La magie des mots, par Francesca Tremblay…

Publié le 13 juin 2014 par Chatquilouche @chatquilouche

 Le souffle chaud du vent qui entrait par la fenêtre de la chambre caressait nos corps nus, immobiles. Je te regardais dormir. Je n’ai pas voulu te réveiller, tu semblais si paisible. Sur ton dos et tes larges épaules, il y avait les esquisses rouges que mes ongles avaient tracées. Vives signatures que j’avais laissées et qui disparaîtraient une fois le soleil levé. La nuit avait tenu à te rappeler mon nom et ton cri lui répondit, enfin. Une douce mort de passage dont les brumes se dissiperaient à l’aube, laissant les rêves là où ils étaient.

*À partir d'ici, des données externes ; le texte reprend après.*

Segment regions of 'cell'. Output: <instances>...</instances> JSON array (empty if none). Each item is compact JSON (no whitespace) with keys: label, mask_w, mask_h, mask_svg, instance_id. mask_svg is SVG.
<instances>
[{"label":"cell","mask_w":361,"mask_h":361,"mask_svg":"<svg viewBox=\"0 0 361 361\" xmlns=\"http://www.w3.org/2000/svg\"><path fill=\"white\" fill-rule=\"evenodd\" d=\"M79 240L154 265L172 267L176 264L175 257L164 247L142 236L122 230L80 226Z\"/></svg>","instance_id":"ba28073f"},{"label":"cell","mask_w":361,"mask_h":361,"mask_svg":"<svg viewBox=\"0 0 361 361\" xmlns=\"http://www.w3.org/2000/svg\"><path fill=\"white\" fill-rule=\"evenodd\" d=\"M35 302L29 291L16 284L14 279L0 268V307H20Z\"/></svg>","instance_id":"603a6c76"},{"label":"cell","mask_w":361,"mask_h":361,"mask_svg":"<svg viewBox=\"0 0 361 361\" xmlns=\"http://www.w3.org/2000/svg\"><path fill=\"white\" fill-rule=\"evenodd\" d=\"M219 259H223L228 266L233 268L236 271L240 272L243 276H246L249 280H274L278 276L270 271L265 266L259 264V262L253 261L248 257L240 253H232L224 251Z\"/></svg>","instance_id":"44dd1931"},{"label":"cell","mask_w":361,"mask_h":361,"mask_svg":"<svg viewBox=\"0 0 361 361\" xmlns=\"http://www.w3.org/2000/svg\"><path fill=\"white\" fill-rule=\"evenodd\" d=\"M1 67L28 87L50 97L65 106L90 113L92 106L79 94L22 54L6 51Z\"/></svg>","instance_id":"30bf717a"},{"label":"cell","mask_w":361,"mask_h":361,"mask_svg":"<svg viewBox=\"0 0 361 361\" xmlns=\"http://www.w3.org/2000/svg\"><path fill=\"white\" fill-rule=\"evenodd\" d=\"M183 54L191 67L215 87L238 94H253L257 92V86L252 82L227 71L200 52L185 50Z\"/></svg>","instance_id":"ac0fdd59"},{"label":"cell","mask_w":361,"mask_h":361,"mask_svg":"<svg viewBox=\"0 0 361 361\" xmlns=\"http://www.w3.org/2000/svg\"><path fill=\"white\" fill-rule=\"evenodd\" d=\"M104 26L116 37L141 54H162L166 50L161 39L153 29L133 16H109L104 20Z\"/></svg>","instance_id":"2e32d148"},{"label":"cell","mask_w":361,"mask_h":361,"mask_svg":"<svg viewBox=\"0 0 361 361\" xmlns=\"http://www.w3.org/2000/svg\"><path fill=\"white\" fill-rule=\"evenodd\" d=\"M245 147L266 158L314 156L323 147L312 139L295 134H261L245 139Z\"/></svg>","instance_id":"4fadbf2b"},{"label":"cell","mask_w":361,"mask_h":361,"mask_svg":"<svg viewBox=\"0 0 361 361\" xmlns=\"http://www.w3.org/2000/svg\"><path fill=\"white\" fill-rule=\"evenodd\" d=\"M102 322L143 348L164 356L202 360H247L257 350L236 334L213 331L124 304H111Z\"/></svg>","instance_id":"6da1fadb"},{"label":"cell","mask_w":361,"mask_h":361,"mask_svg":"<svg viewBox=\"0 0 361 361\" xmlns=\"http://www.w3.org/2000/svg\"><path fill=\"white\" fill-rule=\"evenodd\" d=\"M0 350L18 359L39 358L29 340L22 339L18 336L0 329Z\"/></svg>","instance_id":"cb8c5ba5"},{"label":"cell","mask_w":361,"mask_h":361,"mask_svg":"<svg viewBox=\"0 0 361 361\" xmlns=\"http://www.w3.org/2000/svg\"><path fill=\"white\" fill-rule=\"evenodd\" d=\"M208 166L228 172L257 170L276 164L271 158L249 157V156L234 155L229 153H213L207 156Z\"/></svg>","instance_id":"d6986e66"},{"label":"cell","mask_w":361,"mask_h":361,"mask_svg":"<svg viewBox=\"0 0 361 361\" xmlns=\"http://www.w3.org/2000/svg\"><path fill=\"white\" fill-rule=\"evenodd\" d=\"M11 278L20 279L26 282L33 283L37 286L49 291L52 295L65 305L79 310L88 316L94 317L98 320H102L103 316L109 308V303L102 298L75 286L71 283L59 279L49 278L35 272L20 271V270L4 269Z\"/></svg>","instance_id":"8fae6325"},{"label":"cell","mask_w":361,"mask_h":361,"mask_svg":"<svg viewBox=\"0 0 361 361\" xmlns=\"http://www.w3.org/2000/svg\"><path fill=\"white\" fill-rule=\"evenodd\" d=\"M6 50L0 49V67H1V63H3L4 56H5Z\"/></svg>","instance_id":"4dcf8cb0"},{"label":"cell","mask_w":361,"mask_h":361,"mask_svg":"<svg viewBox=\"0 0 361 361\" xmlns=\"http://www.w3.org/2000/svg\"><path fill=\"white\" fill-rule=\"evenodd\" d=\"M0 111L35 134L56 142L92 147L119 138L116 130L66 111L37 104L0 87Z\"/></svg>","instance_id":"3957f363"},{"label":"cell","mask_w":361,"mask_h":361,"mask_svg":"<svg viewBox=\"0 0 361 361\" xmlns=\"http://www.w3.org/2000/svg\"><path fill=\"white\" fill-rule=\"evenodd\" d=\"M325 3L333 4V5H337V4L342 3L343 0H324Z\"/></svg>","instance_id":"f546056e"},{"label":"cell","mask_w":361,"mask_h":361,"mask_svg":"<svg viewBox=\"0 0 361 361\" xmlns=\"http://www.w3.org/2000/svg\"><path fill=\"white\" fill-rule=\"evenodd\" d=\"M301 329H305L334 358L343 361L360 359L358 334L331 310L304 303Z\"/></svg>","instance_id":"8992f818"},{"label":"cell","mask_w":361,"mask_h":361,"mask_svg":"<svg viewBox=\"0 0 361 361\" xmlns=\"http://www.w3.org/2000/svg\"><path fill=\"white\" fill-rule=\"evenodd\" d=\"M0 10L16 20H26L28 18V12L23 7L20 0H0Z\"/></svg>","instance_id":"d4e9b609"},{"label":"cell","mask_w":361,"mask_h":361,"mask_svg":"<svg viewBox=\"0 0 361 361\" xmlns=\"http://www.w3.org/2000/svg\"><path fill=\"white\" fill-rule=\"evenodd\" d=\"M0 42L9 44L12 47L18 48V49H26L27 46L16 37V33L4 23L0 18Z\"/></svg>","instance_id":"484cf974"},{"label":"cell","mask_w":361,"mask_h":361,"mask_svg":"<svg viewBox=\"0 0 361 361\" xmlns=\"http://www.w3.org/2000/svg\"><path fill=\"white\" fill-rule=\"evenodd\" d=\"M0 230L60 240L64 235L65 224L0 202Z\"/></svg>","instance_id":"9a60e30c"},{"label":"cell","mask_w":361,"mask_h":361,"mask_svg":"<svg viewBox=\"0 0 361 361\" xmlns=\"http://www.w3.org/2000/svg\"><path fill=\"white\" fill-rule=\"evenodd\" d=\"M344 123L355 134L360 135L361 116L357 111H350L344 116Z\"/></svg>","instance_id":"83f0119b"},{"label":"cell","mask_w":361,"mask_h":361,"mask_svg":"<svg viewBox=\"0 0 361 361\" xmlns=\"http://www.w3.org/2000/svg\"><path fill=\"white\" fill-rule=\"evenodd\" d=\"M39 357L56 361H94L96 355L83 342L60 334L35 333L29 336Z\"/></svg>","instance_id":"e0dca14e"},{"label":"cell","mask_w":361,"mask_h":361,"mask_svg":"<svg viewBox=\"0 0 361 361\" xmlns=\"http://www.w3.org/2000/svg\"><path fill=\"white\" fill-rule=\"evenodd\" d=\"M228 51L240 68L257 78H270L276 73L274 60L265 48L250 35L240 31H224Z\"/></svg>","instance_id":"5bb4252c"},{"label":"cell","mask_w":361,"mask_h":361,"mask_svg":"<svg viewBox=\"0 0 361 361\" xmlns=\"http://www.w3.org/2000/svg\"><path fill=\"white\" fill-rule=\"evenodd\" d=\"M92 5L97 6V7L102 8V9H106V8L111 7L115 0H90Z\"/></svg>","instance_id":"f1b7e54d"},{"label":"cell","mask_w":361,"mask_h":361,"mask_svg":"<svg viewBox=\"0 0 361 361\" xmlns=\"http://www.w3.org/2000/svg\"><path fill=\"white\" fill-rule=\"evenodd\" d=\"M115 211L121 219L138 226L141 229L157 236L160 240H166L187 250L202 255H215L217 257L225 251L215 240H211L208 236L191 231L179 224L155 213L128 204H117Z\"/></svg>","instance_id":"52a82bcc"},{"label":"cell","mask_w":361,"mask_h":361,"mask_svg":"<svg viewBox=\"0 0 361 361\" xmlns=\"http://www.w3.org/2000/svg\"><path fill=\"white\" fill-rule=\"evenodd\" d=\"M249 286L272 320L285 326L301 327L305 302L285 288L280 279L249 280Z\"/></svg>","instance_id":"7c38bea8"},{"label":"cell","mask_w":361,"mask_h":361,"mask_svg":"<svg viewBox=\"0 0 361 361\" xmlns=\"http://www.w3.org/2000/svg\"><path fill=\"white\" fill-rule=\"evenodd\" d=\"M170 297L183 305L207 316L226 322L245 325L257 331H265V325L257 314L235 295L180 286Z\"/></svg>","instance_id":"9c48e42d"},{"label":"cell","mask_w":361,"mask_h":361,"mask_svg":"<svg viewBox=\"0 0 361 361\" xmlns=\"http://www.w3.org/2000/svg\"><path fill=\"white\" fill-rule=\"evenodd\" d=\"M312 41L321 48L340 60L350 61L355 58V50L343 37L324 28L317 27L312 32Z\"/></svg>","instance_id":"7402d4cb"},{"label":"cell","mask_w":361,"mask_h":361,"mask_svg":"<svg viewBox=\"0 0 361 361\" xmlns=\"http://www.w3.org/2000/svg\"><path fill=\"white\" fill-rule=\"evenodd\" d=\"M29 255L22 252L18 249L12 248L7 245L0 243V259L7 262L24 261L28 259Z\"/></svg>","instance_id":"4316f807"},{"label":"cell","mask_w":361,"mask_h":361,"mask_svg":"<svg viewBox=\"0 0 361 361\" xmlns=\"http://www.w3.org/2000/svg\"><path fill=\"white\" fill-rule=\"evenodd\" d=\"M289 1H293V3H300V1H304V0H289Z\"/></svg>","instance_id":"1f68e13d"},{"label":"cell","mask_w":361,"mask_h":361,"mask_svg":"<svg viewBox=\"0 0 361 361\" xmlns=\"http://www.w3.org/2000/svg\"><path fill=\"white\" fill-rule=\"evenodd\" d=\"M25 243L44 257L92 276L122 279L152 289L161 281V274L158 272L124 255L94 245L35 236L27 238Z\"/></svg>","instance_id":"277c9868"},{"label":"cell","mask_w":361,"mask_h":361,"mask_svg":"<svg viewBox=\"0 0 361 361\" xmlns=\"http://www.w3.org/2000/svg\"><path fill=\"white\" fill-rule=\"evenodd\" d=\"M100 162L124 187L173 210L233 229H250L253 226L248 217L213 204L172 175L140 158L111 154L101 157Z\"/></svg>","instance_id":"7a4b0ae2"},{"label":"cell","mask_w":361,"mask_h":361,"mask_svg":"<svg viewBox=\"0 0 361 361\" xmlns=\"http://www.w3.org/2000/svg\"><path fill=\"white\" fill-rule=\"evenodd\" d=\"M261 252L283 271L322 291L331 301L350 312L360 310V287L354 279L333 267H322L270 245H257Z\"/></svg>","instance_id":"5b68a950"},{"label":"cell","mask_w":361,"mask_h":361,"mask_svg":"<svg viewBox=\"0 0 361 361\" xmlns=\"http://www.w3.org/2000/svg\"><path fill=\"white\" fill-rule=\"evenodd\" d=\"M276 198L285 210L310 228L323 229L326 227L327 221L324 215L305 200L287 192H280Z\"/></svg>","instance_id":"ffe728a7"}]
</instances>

J’avais peur de me réveiller, et qu’au matin tu sois déjà loin. Mon corps souffrait de tes longues absences, même s’il savait que tu revenais toujours. Hier, je t’ai aimé de tout mon cœur, de toute ma chair qui frémissait. Tu tombas, tel l’arbre mort qui repose pour toujours, et je vins me poser près de toi, mon amour. Nous fîmes, ce soir-là, une forêt d’arbres tombés au combat, où le nom des bêtes était hurlé à la lune blanche et où la sueur ruisselait sur nos corps.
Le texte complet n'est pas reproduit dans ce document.